For places to eat, we rely on our honed Malaysian senses and Waze. Somehow, you know which places to avoid, which ones are good, and check local blogs if you’re not sure. TripAdvisor has limited use in these locations. Lonely Planet is more useful in terms of “things to do”, directing us to streets with street art and markets. Waze helps with the last mile.
In small towns in Malaysia, you can always find a favorite local Chinese, Malay or Indian restaurant – we have never been disappointed with the food along the way, from seafood at Pak Su (Kuantan Beserah) to Hover Restaurant Malay curry at Kota Bahru, Thai at Chiengmai (Wakaf Bahru outside Kota Bharu) and noodles at various coffee shops along the way.
Your best bet is to get off the main highway and use the coastal road. This way, you can get a feel for the rural life that still reigns in Malaysia, with rice fields, orchards (durian season is in full swing, which is the best time to visit Malaysia if you’re craving fruit), and vegetable farms.
You can also get a feel for the golden sands that characterize the east coast and its outlying islands that are popular with divers. The beach was deserted except for a few cows. On a beach popular with surfers, there’s a lonely bar with two travelers. There aren’t many places in Southeast Asia where you can spend a day on a beautiful beach with such solitude.

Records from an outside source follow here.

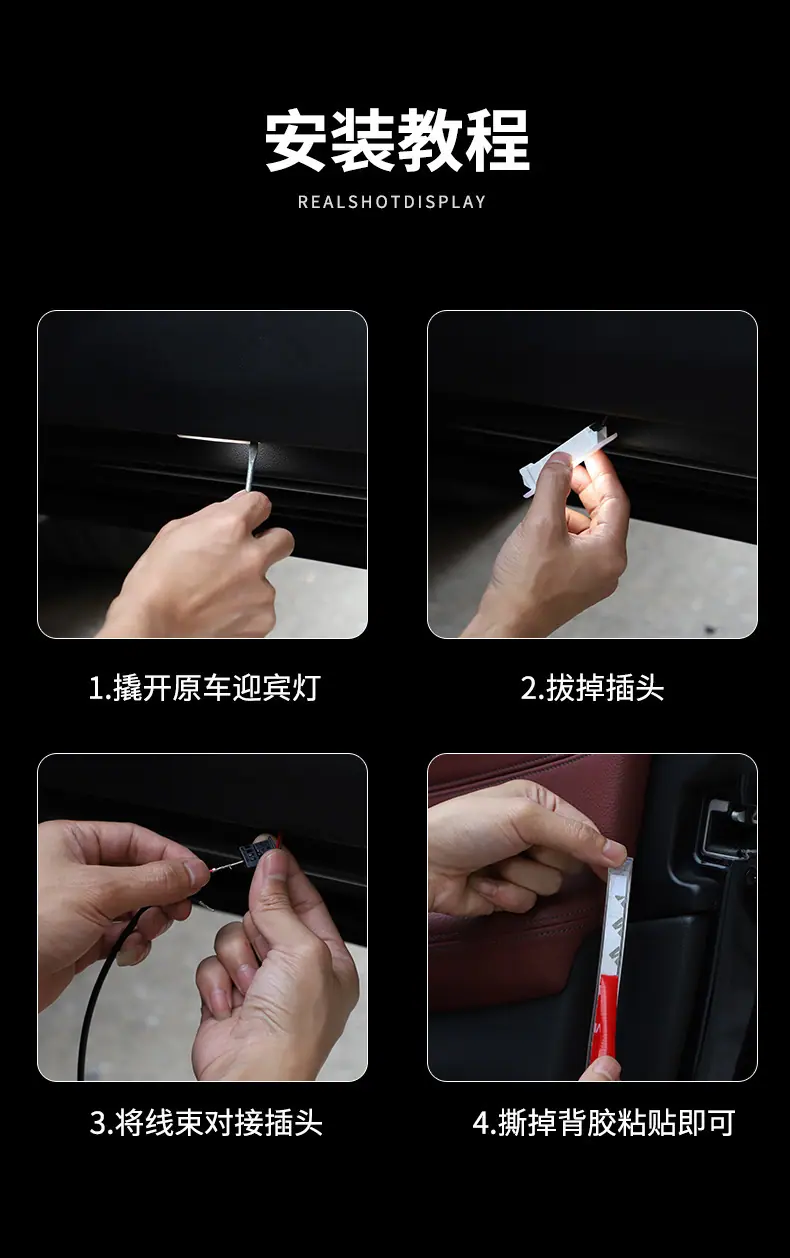 安装教程

REALSHOTDISPLAY

1.撬开原车迎宾灯

2.拔掉插头

3.将线束对接插头

4.撕掉背胶粘贴即可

Interestingly, the hospitality industry has changed little over the past two decades, while other destinations in Southeast Asia have built and developed like there is no tomorrow.
Our new gem of a discovery is the Mangala Resort & Spa in Pahang. About 26 kilometers from Kuantan, this is a former tin mine site that was converted into an eco-resort by real estate tycoon Datuk Franky Chua. Opened in 2016, it took 15 years to build, and its villas are distributed in 60 acres of wetlands and forests. Seclusion, nature, space.
We revisited an old gem, Tanjong Gala Beach Resort, for dessert. It was built by the state government in the early 1980s. It was one of the first resorts in Southeast Asia to incorporate local architectural styles and won many awards in the early days. Then time and negligence took their toll, until YTL Resorts took over and it is now the resort of choice on this coast, with rooms selling for over RM1,000. If you like traditional and luxurious hotels then this is the place for you.
Outside the hotel, we discovered some new gems.
Kuala Terengganu’s Chinatown lives up to its name (in Lonely Planet) as one of the most interesting Chinatowns in Malaysia. Clean streets, street and wall art, creative style that is respectful rather than kitschy, and delicious local food (of course).
The Belum Rainforest – halfway on the East-West Highway between Kota Bharu and Penang – is a great place to spend the night in what would otherwise be a seven- to eight-hour drive. Scenic lakes, old-growth rainforest, nature trails—there’s a resort out there geared more to groups than individuals and could offer better customer service training, but its setting in the rainforest is a winner. This is the most scenic part of the road trip as you drive past lakes, valleys and mountains.
As we headed to our final destination, Penang, I realized that even though the way we travel has changed, the spirit of our travels has not. Even journeys back in time are always made with the intention of discovery and experience—and on both counts, this tour scores above and beyond.